La ficción no es necesaria para fundamentar el control parlamentario del Gobierno, y en la actualidad más bien perturba su ejercicio. Aunque nuestros papanatas tienden a exagerarla, seguramente la eficacia del Congreso norteamericano para controlar a su Administración no es inferior a la de nuestras Cortes Generales, cuya voluntad eficaz, que es la de la mayoría, está más interesada en defender al Gobierno que en criticarlo. Sería ingenuo creer que ese interés desaparecería si la vida del Gobierno dejase de depender de la confianza de las Cortes, pero parece razonable pensar que la eliminación de esa dependencia suprimiría la justificación más decorosa de tal interés y probablemente contribuiría a reducir su intensidad. De otro lado, y como es bien sabido, la dependencia de los Gobiernos respecto de sus Parlamentos es una relación abstracta cuyo contenido real viene dado por el sistema de partidos. En condiciones normales, el Gobierno puede contar siempre y en todo caso con la confianza de su partido y nunca con la del partido de la oposición, con lo que sólo una revuelta interna de aquél (en caso de bipartidismo puro) o una modificación de la coalición gubernamental (en los demás casos) puede privarle de la confianza "de las Cortes", cuya existencia o inexistencia es simple reflejo de las relaciones entre partidos, o eventualmente dentro del partido mayoritario. Naturalmente, no hay democracia real sin partidos, ni cabe prescindir de ellos sin arruinarla, pero también es necesario protegerla contra sus excesos, y es dudoso que nuestra situación actual sea la mejor para conseguirlo.

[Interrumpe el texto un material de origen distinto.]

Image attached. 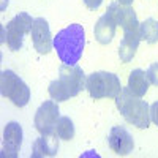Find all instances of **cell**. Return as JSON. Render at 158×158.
I'll list each match as a JSON object with an SVG mask.
<instances>
[{
	"instance_id": "cell-1",
	"label": "cell",
	"mask_w": 158,
	"mask_h": 158,
	"mask_svg": "<svg viewBox=\"0 0 158 158\" xmlns=\"http://www.w3.org/2000/svg\"><path fill=\"white\" fill-rule=\"evenodd\" d=\"M87 76L77 65H62L59 68V79L49 84V95L52 100L67 101L85 89Z\"/></svg>"
},
{
	"instance_id": "cell-2",
	"label": "cell",
	"mask_w": 158,
	"mask_h": 158,
	"mask_svg": "<svg viewBox=\"0 0 158 158\" xmlns=\"http://www.w3.org/2000/svg\"><path fill=\"white\" fill-rule=\"evenodd\" d=\"M85 32L81 24H71L54 36V49L65 65H76L82 57Z\"/></svg>"
},
{
	"instance_id": "cell-3",
	"label": "cell",
	"mask_w": 158,
	"mask_h": 158,
	"mask_svg": "<svg viewBox=\"0 0 158 158\" xmlns=\"http://www.w3.org/2000/svg\"><path fill=\"white\" fill-rule=\"evenodd\" d=\"M115 106L128 123L141 130L150 125V108L147 101H144L141 97H136L128 87L122 89L120 94L115 97Z\"/></svg>"
},
{
	"instance_id": "cell-4",
	"label": "cell",
	"mask_w": 158,
	"mask_h": 158,
	"mask_svg": "<svg viewBox=\"0 0 158 158\" xmlns=\"http://www.w3.org/2000/svg\"><path fill=\"white\" fill-rule=\"evenodd\" d=\"M85 89L89 90L90 97L94 100L101 98H115L122 90L120 79L114 73L108 71H95L87 76Z\"/></svg>"
},
{
	"instance_id": "cell-5",
	"label": "cell",
	"mask_w": 158,
	"mask_h": 158,
	"mask_svg": "<svg viewBox=\"0 0 158 158\" xmlns=\"http://www.w3.org/2000/svg\"><path fill=\"white\" fill-rule=\"evenodd\" d=\"M0 92H2V97L11 100L19 108H24L30 100L29 85L11 70L2 71V76H0Z\"/></svg>"
},
{
	"instance_id": "cell-6",
	"label": "cell",
	"mask_w": 158,
	"mask_h": 158,
	"mask_svg": "<svg viewBox=\"0 0 158 158\" xmlns=\"http://www.w3.org/2000/svg\"><path fill=\"white\" fill-rule=\"evenodd\" d=\"M122 10L123 6L118 3V2H112L106 13L97 21L95 24V38L100 44H108L112 41L114 33H115V27L118 25V21H120V15H122Z\"/></svg>"
},
{
	"instance_id": "cell-7",
	"label": "cell",
	"mask_w": 158,
	"mask_h": 158,
	"mask_svg": "<svg viewBox=\"0 0 158 158\" xmlns=\"http://www.w3.org/2000/svg\"><path fill=\"white\" fill-rule=\"evenodd\" d=\"M33 19L29 13H19L6 24V44L11 51H19L24 36L32 32Z\"/></svg>"
},
{
	"instance_id": "cell-8",
	"label": "cell",
	"mask_w": 158,
	"mask_h": 158,
	"mask_svg": "<svg viewBox=\"0 0 158 158\" xmlns=\"http://www.w3.org/2000/svg\"><path fill=\"white\" fill-rule=\"evenodd\" d=\"M60 117V109L56 100L44 101L35 112V128L40 135L43 136H52L56 135V123Z\"/></svg>"
},
{
	"instance_id": "cell-9",
	"label": "cell",
	"mask_w": 158,
	"mask_h": 158,
	"mask_svg": "<svg viewBox=\"0 0 158 158\" xmlns=\"http://www.w3.org/2000/svg\"><path fill=\"white\" fill-rule=\"evenodd\" d=\"M30 33H32L33 48L40 52V54H48V52H51V49L54 48V38L51 36L49 24L44 18L33 19V25H32Z\"/></svg>"
},
{
	"instance_id": "cell-10",
	"label": "cell",
	"mask_w": 158,
	"mask_h": 158,
	"mask_svg": "<svg viewBox=\"0 0 158 158\" xmlns=\"http://www.w3.org/2000/svg\"><path fill=\"white\" fill-rule=\"evenodd\" d=\"M22 144V127L18 122H10L5 125L3 130V146H2V156L16 158L18 150Z\"/></svg>"
},
{
	"instance_id": "cell-11",
	"label": "cell",
	"mask_w": 158,
	"mask_h": 158,
	"mask_svg": "<svg viewBox=\"0 0 158 158\" xmlns=\"http://www.w3.org/2000/svg\"><path fill=\"white\" fill-rule=\"evenodd\" d=\"M108 144L117 155H128L135 147L133 136L125 127H112L108 136Z\"/></svg>"
},
{
	"instance_id": "cell-12",
	"label": "cell",
	"mask_w": 158,
	"mask_h": 158,
	"mask_svg": "<svg viewBox=\"0 0 158 158\" xmlns=\"http://www.w3.org/2000/svg\"><path fill=\"white\" fill-rule=\"evenodd\" d=\"M139 41H141V25L136 29L123 30V38H122L120 44H118V56H120L122 62L127 63L135 57Z\"/></svg>"
},
{
	"instance_id": "cell-13",
	"label": "cell",
	"mask_w": 158,
	"mask_h": 158,
	"mask_svg": "<svg viewBox=\"0 0 158 158\" xmlns=\"http://www.w3.org/2000/svg\"><path fill=\"white\" fill-rule=\"evenodd\" d=\"M59 136H40L33 142L32 149V158H43V156H54L59 152Z\"/></svg>"
},
{
	"instance_id": "cell-14",
	"label": "cell",
	"mask_w": 158,
	"mask_h": 158,
	"mask_svg": "<svg viewBox=\"0 0 158 158\" xmlns=\"http://www.w3.org/2000/svg\"><path fill=\"white\" fill-rule=\"evenodd\" d=\"M149 79L146 76V71H142L141 68H136L130 73L128 76V89L133 92L136 97H144L149 90Z\"/></svg>"
},
{
	"instance_id": "cell-15",
	"label": "cell",
	"mask_w": 158,
	"mask_h": 158,
	"mask_svg": "<svg viewBox=\"0 0 158 158\" xmlns=\"http://www.w3.org/2000/svg\"><path fill=\"white\" fill-rule=\"evenodd\" d=\"M141 40H146L149 44L158 41V21L153 18L146 19L141 24Z\"/></svg>"
},
{
	"instance_id": "cell-16",
	"label": "cell",
	"mask_w": 158,
	"mask_h": 158,
	"mask_svg": "<svg viewBox=\"0 0 158 158\" xmlns=\"http://www.w3.org/2000/svg\"><path fill=\"white\" fill-rule=\"evenodd\" d=\"M56 135L63 141H71L74 138V123L70 117H59L56 123Z\"/></svg>"
},
{
	"instance_id": "cell-17",
	"label": "cell",
	"mask_w": 158,
	"mask_h": 158,
	"mask_svg": "<svg viewBox=\"0 0 158 158\" xmlns=\"http://www.w3.org/2000/svg\"><path fill=\"white\" fill-rule=\"evenodd\" d=\"M146 76L149 79V82L153 85H158V63H152L146 71Z\"/></svg>"
},
{
	"instance_id": "cell-18",
	"label": "cell",
	"mask_w": 158,
	"mask_h": 158,
	"mask_svg": "<svg viewBox=\"0 0 158 158\" xmlns=\"http://www.w3.org/2000/svg\"><path fill=\"white\" fill-rule=\"evenodd\" d=\"M150 120L158 127V101H155L150 106Z\"/></svg>"
},
{
	"instance_id": "cell-19",
	"label": "cell",
	"mask_w": 158,
	"mask_h": 158,
	"mask_svg": "<svg viewBox=\"0 0 158 158\" xmlns=\"http://www.w3.org/2000/svg\"><path fill=\"white\" fill-rule=\"evenodd\" d=\"M84 3L89 10H98L100 5L103 3V0H84Z\"/></svg>"
},
{
	"instance_id": "cell-20",
	"label": "cell",
	"mask_w": 158,
	"mask_h": 158,
	"mask_svg": "<svg viewBox=\"0 0 158 158\" xmlns=\"http://www.w3.org/2000/svg\"><path fill=\"white\" fill-rule=\"evenodd\" d=\"M118 3H120L122 6H130L131 3H133V0H117Z\"/></svg>"
}]
</instances>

Es esta situación la que convierte al grupo parlamentario del partido del Gobierno en simple correa de transmisión de la voluntad de éste en el seno de las Cortes, con lo que se altera sustancialmente el sistema de división de poderes, se convierten en simplemente absurdas algunas de sus proyecciones y, para decirlo de la manera más suave, se reduce enormemente la eficacia del control parlamentario del poder. En una situación distinta, en la que el presidente del Gobierno obtuviera su poder directamente del voto de los ciudadanos, es difícil, creo, que éste pudiera emplear una fórmula tan esperpéntica como la de atribuirse a sí mismo, mediante decreto-ley, créditos no previstos en el presupuesto aprobado por las Cortes. Es la que se está utilizando aquí, desde hace más de un año, para autorizar créditos por valor de cientos de miles de millones de pesetas. Quizá, al llegar aquí, el lector se diga que, sean cuales sean las razones que avalan la conveniencia de pasar de un parlamentarismo puro a un parlamentarismo "racionalizado" adecuado a las exigencias del sigloXXI, el debate que sugiero no hace más que añadir confusión a la confusión. Que esa conveniencia no tiene nada que ver con nuestros problemas principales ni pensaban en los problemas que yo denuncio quienes han preconizado, o propuesto, o aceptado con resignación, la célebre apertura del no menos célebre melón. Esto último tal vez sea cierto, aunque la sola sospecha sea poco halagüeña para nuestros políticos; lo primero, en modo alguno. Para mis amigos liberales de la Facultad de Derecho de Tel Aviv, con los que hace ya muchos años discutí este tema, la principal ventaja que una elección directa del presidente del Gobierno tendría en Israel era precisamente la de liberarlo de la hipoteca que sobre él hace pesar la necesidad de contar con los votos de que disponen en la Knesset los pequeños partidos integristas. Como ya he ocupado más espacio del que en principio debía, dejo al discreto lector la fácil tarea de transponer aquí el argumento. Aunque es una asociación tentadora, ni siquiera es necesario para ello partir de la idea de que si el nacionalismo es, como tantas veces se ha dicho, una religión del sigloXX, quizá no sea disparatado pensar que también aquí, en España, tenemos partidos integristas.

Francisco Rubio Llorente es catedrático de Derecho Constitucional.